__Problem to solve__
Write out all of the data below word for word, keeping every line as it stands.

--- Data in this exercise ---

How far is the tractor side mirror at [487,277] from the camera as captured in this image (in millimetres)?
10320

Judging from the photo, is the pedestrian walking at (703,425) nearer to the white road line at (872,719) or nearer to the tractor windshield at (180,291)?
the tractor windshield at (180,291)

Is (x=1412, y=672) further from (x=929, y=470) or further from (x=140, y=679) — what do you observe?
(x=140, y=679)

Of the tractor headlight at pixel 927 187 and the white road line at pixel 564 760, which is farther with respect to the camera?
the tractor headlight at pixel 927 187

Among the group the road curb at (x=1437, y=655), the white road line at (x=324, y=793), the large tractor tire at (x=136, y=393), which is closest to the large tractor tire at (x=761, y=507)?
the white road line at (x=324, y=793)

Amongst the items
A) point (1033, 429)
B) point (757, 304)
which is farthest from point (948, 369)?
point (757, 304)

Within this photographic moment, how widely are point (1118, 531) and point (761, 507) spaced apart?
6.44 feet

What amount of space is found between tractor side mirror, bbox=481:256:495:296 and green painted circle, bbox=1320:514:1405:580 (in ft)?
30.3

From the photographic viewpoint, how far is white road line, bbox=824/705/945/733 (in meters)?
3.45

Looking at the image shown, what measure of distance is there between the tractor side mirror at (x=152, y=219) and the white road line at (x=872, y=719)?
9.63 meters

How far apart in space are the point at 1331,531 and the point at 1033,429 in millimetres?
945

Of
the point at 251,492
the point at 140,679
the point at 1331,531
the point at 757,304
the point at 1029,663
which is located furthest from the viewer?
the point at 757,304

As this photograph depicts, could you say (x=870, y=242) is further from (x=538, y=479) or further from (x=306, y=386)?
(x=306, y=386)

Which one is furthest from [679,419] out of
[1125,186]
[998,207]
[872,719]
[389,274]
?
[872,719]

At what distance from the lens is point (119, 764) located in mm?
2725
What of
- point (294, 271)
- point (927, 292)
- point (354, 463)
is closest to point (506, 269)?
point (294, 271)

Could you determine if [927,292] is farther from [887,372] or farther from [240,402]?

---

__Solution__
How far is the tractor side mirror at [487,277] from the camera as captured in this image (in millimetres)?
10320

Judging from the photo, is the pedestrian walking at (703,425) nearer to the white road line at (872,719) or nearer to the tractor windshield at (180,291)?
the tractor windshield at (180,291)

Is (x=1412, y=672) further from (x=929, y=470) or further from (x=140, y=679) — what do you observe?
(x=140, y=679)

Of the tractor headlight at pixel 927 187 and the white road line at pixel 564 760, which is farther with respect to the camera?
the tractor headlight at pixel 927 187

Among the group the road curb at (x=1437, y=655), the white road line at (x=324, y=793), the large tractor tire at (x=136, y=393), which is closest to the large tractor tire at (x=761, y=507)?
the white road line at (x=324, y=793)

Amongst the items
A) point (1033, 429)
B) point (757, 304)
which is farthest from point (948, 369)?
point (757, 304)

Within this photographic moment, how widely are point (1118, 531) and point (761, 507) spaced apart?
6.44 feet

What amount of space is found between tractor side mirror, bbox=481:256:495:296 and green painted circle, bbox=1320:514:1405:580 (in ft)?
30.3

From the photographic viewpoint, how far is white road line, bbox=824/705/945/733 (in meters)?
3.45

Looking at the image shown, what measure of distance is there between the tractor side mirror at (x=152, y=219) and the white road line at (x=872, y=719)?
9.63 meters

How far apart in space are the point at 1331,531 and the point at 1033,429 in millimetres?
945

Of
the point at 251,492
the point at 140,679
the point at 1331,531
the point at 757,304
the point at 1029,663
which is located furthest from the viewer?
the point at 757,304

As this photograph depicts, could you say (x=870, y=242) is further from (x=538, y=479) or further from (x=306, y=386)?
(x=306, y=386)

Which one is furthest from [679,419] out of
[1125,186]
[998,207]
[872,719]
[389,274]
?
[872,719]

At what distance from the lens is point (119, 764) located in mm?
2725
What of
- point (294, 271)
- point (927, 292)
- point (354, 463)
is closest to point (506, 269)?
point (294, 271)

Could you determine if [927,292] is farther from [887,372] or farther from [240,402]?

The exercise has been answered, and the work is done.